The biology test has ten questions. Each question has four possible answers, but only one of them is correct. Jenda didn't study and now he randomly selects answers. What is the probability that he won't fail the test, given that he needs to answer at least $3$ questions correctly to pass?
Instead of studying biology, Jenda calculated the relevant probability:
(1) First, he calculated the probability of getting all answers wrong. "This shouldn't happen to me!" He calculated the probability using the binomial distribution: $$P_0={10\choose10}\cdot0.75^{10}\cdot0.25^0=0.0563$$
(2) Next, he calculated the probability of getting $9$ answers wrong and $1$ correct: $$P_1={10\choose9}\cdot0.75^9\cdot0.25^1=0.1877$$
(3) He further calculated the probability of getting $8$ answers wrong and $2$ correct: $$P_2={10\choose8}\cdot0.75^8\cdot0.25^2=0.2816$$
(4) He also calculated the probability of getting $7$ answers wrong and $3$ correct: $$P_3={10\choose7}\cdot0.75^7\cdot0.25^3=0.2503$$
(5) The probability that Jenda won't pass the test is: $$P=P_0+P_1+P_2+P_3=0.7759$$ (6) So, the probability that Jenda will pass the test, i.e., answer at least $3$ questions correctly, is: $$1-0.7759=0.2241$$
He found this probability too low, so he decided to go back to studying biology.

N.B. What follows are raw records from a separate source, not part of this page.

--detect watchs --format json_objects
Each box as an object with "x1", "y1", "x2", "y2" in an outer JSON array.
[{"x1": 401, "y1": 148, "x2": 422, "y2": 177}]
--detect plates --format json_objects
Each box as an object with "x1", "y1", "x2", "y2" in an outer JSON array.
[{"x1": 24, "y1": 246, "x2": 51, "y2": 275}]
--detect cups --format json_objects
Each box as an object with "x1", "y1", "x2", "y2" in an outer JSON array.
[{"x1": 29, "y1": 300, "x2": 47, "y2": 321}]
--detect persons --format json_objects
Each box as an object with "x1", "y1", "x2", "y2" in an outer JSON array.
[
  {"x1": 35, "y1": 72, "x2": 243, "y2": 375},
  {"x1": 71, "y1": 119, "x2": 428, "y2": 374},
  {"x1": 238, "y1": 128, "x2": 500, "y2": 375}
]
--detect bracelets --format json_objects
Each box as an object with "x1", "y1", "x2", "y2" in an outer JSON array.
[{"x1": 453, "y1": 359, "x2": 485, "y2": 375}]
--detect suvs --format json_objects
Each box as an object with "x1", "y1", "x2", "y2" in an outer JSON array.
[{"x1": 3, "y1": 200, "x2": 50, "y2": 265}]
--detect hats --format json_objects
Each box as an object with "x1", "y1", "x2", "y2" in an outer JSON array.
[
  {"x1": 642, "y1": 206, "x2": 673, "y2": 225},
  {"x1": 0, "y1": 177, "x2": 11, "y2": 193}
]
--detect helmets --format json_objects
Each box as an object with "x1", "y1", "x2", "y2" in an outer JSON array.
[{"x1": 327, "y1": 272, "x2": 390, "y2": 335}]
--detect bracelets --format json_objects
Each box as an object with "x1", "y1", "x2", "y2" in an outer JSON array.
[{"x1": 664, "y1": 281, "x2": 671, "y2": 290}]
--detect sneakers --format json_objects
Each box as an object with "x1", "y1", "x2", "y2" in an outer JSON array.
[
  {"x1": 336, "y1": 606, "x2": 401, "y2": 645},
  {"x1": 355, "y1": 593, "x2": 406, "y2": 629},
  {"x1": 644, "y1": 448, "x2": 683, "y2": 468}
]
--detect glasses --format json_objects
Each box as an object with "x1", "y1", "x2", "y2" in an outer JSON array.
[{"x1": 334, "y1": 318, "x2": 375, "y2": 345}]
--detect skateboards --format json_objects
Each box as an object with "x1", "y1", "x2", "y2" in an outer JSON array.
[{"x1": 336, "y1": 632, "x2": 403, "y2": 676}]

Jenda failed the biology test. Did he at least manage to correctly solve this probability problem?
Jenda solved the problem correctly; he might be more of a mathematician than a biologist.
Jenda made a mistake in step (1). It holds $0.25^0=0$. Therefore $P_0=0$.
Jenda made a mistake in step (5). The probability that he won't pass the test is the sum of $P_0+P_1+P_2=0.5256$. The probability that he will pass is $1-0.5256=0.4744$.
Jenda made a mistake in step (6). The probability that he will pass the test is the one already calculated in step (5), which is $0.7759$.